* Excerpt *
== == ==
Friday, July 10, 2009

Is Data Domain a good fit for EMC?

July 10, 2009 -- The experts are weighing in on EMC's pending acquisition of Data Domain and questions abound. Did EMC pay too much? How will it juggle its many data deduplication offerings? Did NetApp make the right move?

The price tag was just too high. EMC forced NetApp to bow out of its acquisition agreement with Data Domain earlier this week after upping the ante to $2.1 billion.

According to some analysts, this may have been a blessing in disguise for NetApp.

"NetApp just forced EMC to spend [more than $2 billion] for an asset that really doesn't fit and that EMC didn't want until it thought NetApp would get Data Domain," says David Vellante, co-founder and contributor to The Wikibon Project. "EMC-ers believe that dedupe is best done at the source. It's a culture clash of a serious nature."

Vellante believes NetApp's interest in acquiring Data Domain was based on the potential impact it could have on the bottom line.

"NetApp wanted Data Domain because it saw Data Domain as the path of least resistance to $5 billion in revenue. Personally, I think there are better ways to get there," he says.

Vellante's opinion echoes that of Enterprise Strategy Group (ESG) founder and senior analyst Steve Duplessie.

"I think the price was too high to begin with and nuts by the end," says Duplessie. "I think NetApp would have enjoyed a lot of synergies and opportunity with Data Domain, but at that price, there was simply no margin for error. I think it would have strapped them and put an unnecessary microscope on their every move that would deflect from the fact that they are a great company. I think they will be happy with their decision."

Now, he says, EMC will be under that microscope.

"EMC has more room to maneuver simply because of their size and assets, but that doesn't mean they won't be under the microscope. That's a mongo big price to pay for anyone to simply ignore it. They certainly have the muscle and brains to make it work, but it won't be easy," says Duplessie.

3 comments:

Unknown said...
== == ==
* Data lines *

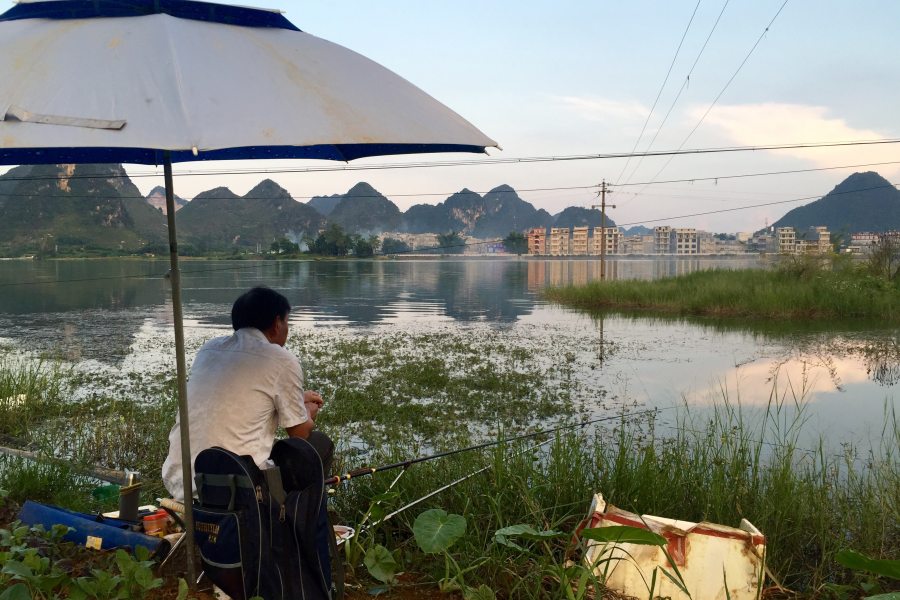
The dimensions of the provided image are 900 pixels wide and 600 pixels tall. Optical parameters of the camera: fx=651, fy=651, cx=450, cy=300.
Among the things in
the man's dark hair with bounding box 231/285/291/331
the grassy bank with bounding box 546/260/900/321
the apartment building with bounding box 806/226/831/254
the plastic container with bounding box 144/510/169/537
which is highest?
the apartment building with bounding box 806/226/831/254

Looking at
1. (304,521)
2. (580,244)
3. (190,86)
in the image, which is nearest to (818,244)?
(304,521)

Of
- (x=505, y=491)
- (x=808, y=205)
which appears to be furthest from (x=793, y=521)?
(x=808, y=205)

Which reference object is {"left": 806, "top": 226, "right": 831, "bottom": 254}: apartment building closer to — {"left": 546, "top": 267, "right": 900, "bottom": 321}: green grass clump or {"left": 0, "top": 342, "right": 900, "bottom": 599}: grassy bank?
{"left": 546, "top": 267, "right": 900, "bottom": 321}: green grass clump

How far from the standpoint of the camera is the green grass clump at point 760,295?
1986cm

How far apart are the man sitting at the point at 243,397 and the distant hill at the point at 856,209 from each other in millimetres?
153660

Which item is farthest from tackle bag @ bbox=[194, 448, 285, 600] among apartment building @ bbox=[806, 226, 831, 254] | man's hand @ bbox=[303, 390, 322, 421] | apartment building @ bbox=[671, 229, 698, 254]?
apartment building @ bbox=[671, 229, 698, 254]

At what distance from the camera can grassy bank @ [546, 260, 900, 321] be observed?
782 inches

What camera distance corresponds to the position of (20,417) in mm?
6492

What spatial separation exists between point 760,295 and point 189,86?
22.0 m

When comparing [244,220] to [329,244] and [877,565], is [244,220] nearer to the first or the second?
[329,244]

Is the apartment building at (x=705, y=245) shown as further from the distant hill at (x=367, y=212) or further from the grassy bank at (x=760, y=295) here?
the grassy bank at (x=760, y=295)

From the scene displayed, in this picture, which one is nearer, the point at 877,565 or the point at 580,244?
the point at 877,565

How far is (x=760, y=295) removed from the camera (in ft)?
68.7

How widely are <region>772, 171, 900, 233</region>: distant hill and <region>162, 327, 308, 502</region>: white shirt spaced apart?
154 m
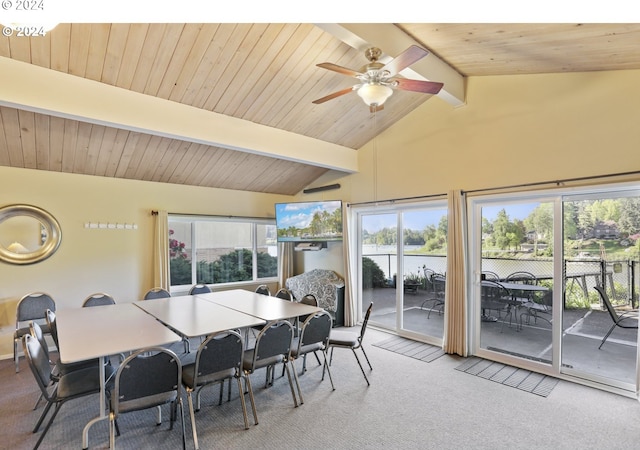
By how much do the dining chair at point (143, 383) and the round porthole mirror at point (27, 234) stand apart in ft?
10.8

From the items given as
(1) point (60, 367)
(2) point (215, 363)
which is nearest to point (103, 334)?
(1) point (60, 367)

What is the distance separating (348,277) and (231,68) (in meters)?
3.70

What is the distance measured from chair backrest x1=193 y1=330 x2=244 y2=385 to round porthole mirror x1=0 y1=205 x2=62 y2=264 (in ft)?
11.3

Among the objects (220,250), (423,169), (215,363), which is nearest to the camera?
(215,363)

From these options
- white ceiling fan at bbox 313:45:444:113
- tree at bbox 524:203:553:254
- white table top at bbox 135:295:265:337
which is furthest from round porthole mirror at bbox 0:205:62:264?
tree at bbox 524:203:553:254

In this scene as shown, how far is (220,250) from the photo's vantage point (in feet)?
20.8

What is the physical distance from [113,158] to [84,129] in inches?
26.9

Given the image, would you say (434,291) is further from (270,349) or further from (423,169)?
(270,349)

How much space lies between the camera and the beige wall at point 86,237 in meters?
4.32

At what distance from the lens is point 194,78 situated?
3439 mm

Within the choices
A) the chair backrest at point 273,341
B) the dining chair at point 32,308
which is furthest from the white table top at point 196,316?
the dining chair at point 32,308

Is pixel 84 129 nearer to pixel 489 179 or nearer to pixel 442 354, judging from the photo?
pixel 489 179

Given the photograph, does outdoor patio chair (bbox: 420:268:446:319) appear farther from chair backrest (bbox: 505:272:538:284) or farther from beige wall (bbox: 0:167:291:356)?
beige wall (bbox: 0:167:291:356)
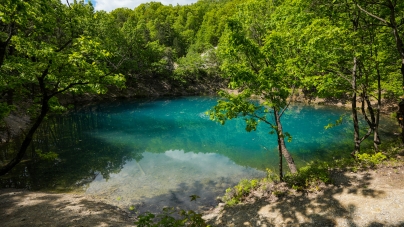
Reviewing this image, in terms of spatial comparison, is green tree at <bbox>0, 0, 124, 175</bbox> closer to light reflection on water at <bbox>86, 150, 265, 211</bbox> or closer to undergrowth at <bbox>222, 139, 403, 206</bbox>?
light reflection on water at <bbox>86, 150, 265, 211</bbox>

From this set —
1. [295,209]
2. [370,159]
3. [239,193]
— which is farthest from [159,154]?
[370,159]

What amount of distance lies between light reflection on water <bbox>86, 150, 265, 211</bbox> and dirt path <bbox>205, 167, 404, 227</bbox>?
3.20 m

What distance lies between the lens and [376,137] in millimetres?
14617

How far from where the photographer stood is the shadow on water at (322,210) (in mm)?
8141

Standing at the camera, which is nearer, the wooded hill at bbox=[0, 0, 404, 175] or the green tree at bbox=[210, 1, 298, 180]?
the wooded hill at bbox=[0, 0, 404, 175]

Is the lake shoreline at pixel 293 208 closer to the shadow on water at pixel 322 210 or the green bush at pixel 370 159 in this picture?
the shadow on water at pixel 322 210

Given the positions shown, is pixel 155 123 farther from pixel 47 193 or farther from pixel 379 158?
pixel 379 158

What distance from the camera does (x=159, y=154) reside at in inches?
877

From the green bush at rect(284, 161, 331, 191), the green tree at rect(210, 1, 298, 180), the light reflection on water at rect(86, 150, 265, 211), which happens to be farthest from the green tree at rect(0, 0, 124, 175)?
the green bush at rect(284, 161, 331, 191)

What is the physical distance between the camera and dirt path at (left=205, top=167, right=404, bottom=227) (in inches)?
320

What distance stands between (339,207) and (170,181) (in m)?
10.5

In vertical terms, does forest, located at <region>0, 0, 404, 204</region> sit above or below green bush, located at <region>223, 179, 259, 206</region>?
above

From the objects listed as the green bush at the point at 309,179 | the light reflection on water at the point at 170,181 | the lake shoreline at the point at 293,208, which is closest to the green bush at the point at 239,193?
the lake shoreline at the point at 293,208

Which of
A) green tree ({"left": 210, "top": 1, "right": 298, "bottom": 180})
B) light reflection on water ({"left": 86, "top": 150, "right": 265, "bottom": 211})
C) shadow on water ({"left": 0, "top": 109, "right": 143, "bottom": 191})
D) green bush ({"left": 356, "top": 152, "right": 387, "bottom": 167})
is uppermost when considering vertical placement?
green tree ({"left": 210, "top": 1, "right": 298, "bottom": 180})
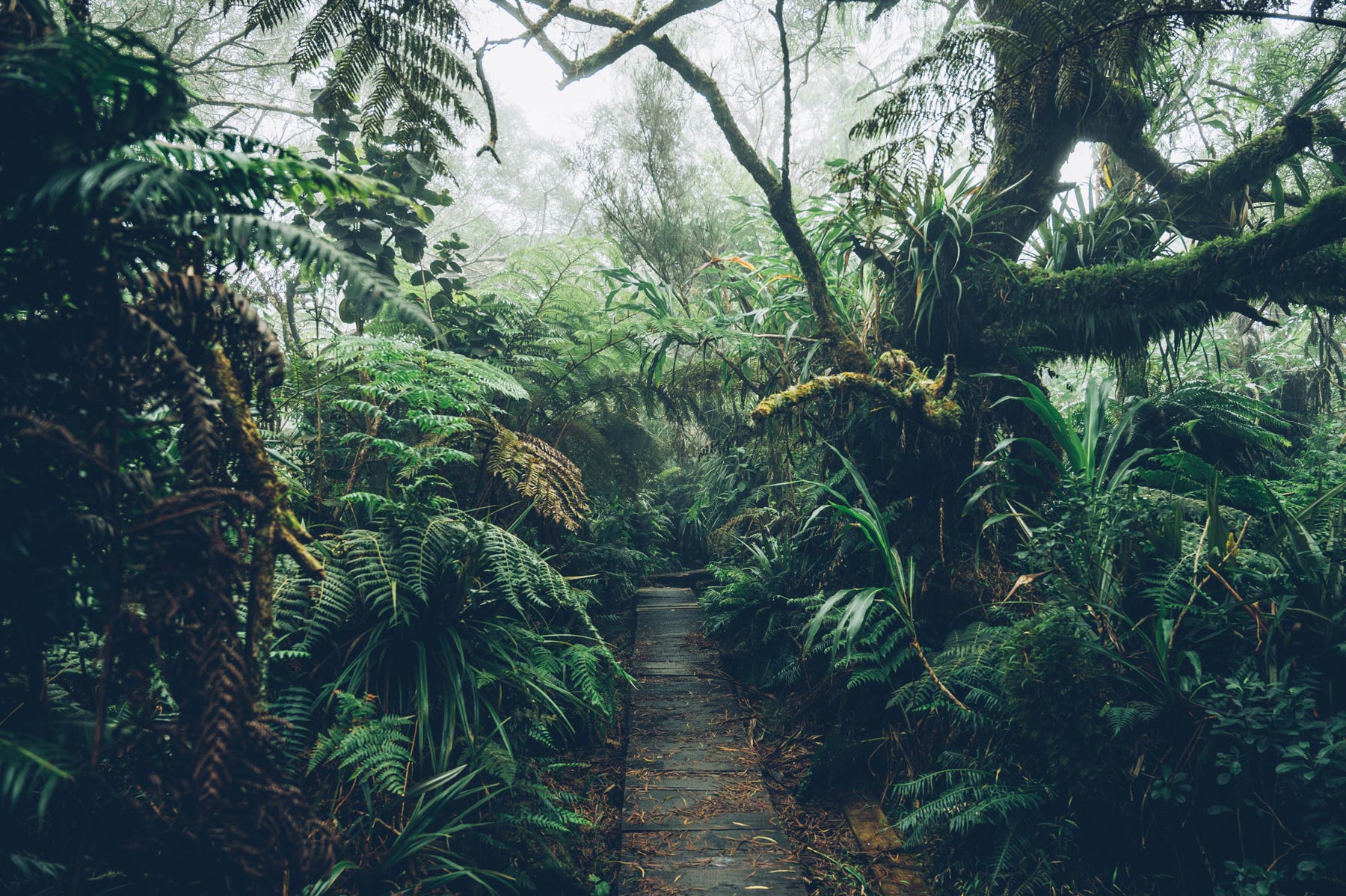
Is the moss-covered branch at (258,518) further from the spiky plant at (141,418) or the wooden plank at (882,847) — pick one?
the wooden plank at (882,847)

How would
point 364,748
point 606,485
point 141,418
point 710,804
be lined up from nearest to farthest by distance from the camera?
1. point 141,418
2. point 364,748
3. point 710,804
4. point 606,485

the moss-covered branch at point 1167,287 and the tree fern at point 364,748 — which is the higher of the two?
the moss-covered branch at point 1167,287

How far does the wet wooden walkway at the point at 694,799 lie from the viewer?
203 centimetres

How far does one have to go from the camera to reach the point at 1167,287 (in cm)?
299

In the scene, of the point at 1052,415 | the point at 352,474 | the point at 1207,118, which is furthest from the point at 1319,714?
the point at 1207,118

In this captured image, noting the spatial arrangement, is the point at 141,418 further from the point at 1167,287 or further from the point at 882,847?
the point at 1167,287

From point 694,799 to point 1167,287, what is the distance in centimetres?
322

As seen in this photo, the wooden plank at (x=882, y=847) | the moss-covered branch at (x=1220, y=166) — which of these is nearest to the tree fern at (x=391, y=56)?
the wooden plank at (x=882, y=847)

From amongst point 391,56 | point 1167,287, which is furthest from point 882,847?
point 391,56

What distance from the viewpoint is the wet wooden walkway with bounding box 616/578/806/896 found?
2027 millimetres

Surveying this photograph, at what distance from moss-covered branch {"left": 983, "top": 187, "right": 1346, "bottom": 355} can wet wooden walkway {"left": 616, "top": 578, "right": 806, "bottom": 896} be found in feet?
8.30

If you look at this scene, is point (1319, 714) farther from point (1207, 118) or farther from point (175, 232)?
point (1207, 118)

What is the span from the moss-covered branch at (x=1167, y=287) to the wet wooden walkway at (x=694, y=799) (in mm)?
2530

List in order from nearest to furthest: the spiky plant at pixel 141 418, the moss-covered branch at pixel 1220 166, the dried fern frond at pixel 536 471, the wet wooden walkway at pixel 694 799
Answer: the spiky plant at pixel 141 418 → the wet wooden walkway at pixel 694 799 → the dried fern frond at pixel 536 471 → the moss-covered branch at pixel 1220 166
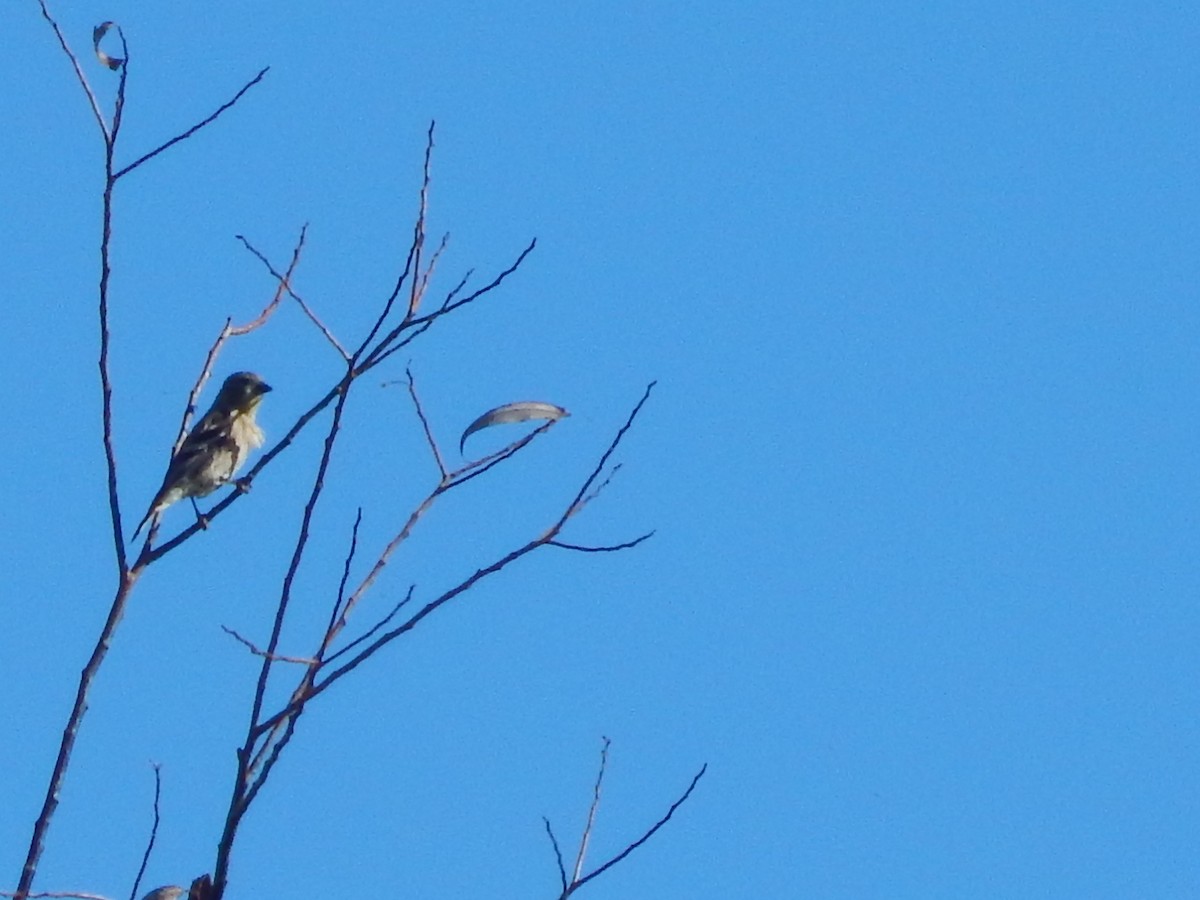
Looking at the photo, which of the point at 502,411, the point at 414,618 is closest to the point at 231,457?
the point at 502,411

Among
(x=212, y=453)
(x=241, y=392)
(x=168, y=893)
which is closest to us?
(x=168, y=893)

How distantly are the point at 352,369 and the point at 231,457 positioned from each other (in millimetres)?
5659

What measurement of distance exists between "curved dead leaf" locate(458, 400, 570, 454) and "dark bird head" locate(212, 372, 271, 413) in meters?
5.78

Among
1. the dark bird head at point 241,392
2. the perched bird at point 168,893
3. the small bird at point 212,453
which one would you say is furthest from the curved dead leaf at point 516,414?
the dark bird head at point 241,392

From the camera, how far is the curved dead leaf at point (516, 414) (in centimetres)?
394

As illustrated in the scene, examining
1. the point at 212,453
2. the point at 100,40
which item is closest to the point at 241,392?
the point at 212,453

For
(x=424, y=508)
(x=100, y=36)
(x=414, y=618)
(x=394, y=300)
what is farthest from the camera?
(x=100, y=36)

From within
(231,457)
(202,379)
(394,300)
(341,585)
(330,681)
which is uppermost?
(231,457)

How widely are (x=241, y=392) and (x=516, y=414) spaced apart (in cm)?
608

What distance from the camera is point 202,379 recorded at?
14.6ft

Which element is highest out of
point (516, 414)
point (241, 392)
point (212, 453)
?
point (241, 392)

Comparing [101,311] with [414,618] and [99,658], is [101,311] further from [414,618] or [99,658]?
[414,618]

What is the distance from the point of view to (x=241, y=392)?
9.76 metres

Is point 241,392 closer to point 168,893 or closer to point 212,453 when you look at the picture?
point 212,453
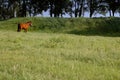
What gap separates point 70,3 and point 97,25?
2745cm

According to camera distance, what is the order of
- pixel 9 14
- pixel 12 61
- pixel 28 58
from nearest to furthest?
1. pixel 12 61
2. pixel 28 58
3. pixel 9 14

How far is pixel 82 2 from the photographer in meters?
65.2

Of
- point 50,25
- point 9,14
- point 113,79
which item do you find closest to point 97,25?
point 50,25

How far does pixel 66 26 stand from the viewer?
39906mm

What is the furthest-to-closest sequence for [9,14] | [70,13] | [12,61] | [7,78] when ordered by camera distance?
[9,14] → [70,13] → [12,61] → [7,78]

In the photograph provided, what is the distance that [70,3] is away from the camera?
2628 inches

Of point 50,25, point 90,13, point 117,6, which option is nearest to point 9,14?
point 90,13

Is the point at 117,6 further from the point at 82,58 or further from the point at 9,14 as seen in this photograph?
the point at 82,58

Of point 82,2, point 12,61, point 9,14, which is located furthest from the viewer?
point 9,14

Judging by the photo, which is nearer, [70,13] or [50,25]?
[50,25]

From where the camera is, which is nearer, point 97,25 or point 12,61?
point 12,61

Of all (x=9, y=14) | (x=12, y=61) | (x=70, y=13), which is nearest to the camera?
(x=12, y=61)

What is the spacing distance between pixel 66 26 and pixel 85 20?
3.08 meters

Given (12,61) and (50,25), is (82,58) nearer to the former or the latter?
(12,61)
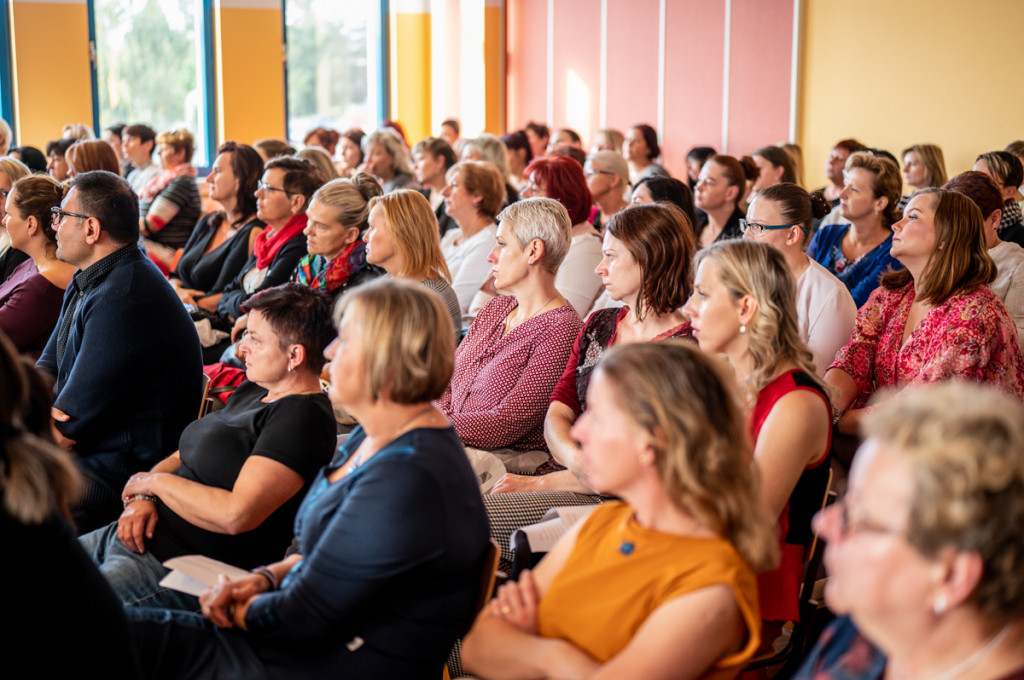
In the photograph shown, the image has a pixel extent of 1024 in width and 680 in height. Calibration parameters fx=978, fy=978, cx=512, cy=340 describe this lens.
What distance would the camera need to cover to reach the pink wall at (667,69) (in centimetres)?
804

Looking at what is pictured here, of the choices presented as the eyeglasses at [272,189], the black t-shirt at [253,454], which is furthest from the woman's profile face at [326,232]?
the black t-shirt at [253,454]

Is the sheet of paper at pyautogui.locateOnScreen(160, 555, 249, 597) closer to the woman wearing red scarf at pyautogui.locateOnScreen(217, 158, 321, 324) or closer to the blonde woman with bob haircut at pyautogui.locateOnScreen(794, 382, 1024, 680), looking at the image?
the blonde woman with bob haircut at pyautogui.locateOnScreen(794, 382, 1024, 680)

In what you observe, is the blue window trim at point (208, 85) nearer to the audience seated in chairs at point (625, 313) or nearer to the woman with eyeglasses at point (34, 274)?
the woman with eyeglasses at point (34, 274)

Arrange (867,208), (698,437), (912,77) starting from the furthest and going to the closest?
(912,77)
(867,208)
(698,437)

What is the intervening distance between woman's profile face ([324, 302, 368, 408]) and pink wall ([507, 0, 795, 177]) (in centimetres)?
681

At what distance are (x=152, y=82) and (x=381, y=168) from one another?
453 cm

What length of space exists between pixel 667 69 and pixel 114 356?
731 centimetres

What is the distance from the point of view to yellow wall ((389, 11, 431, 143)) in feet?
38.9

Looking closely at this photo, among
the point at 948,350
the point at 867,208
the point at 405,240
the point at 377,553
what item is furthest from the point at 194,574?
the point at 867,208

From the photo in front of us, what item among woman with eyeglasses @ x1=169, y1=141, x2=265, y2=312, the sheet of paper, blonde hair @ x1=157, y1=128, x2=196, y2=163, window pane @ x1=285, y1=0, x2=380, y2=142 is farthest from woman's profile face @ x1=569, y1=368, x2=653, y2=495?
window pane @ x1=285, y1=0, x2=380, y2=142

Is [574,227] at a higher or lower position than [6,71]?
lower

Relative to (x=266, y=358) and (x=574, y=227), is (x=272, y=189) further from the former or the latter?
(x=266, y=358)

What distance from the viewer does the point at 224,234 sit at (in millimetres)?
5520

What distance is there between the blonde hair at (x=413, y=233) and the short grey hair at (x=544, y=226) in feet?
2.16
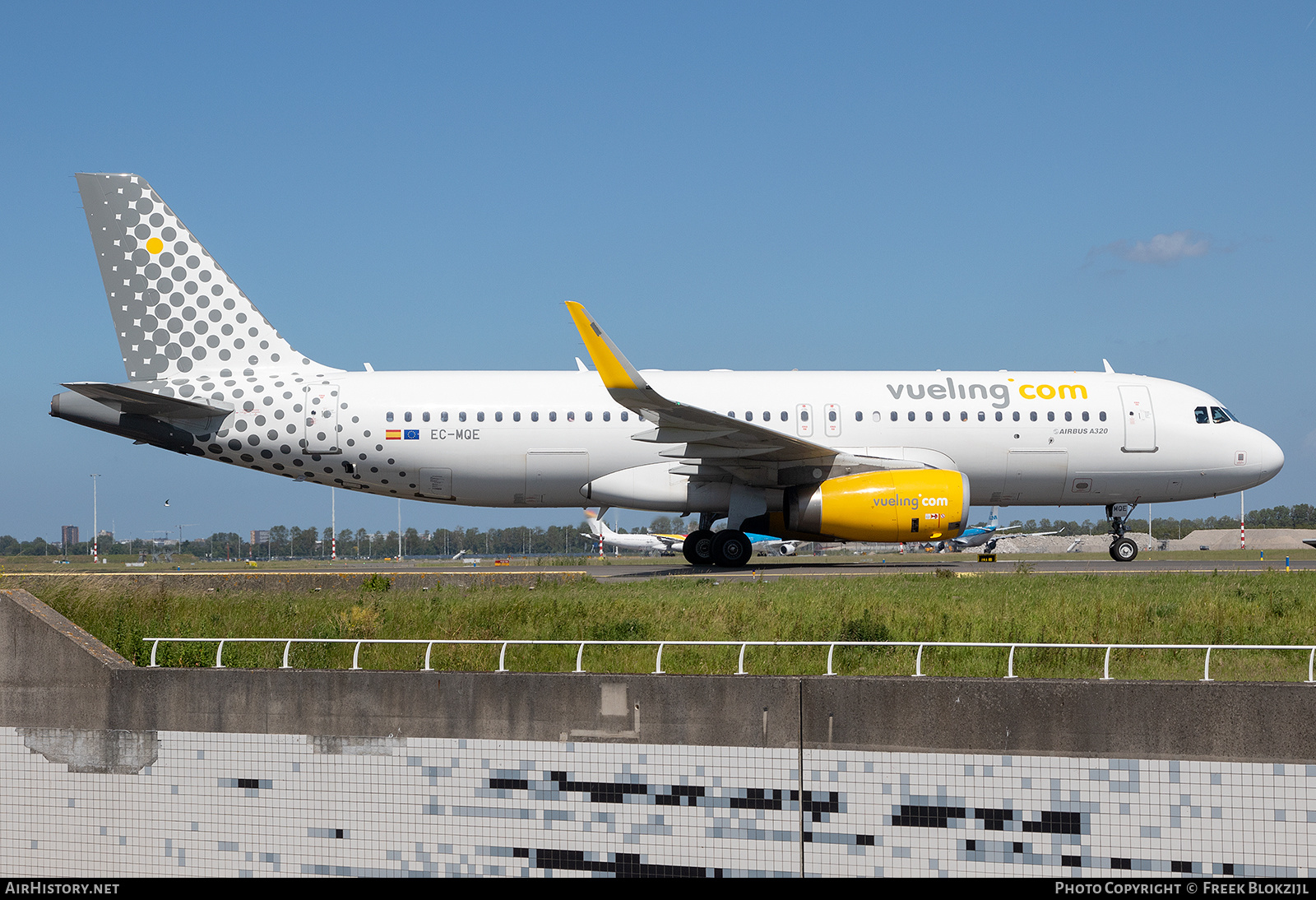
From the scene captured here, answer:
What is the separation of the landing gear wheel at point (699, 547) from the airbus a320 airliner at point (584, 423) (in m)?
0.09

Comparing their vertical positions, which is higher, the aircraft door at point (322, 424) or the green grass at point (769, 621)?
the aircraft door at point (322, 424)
== == ==
* Problem details *
In the Data Domain article, why does Duplessie expect NetApp to be happy it walked away from the deal? Answer in one to three sentences.

* Solution to this task *
He thought the price was so high that NetApp would have had no margin for error. The deal would have strapped NetApp and put an unnecessary microscope on its every move, drawing attention away from the fact that it is a great company.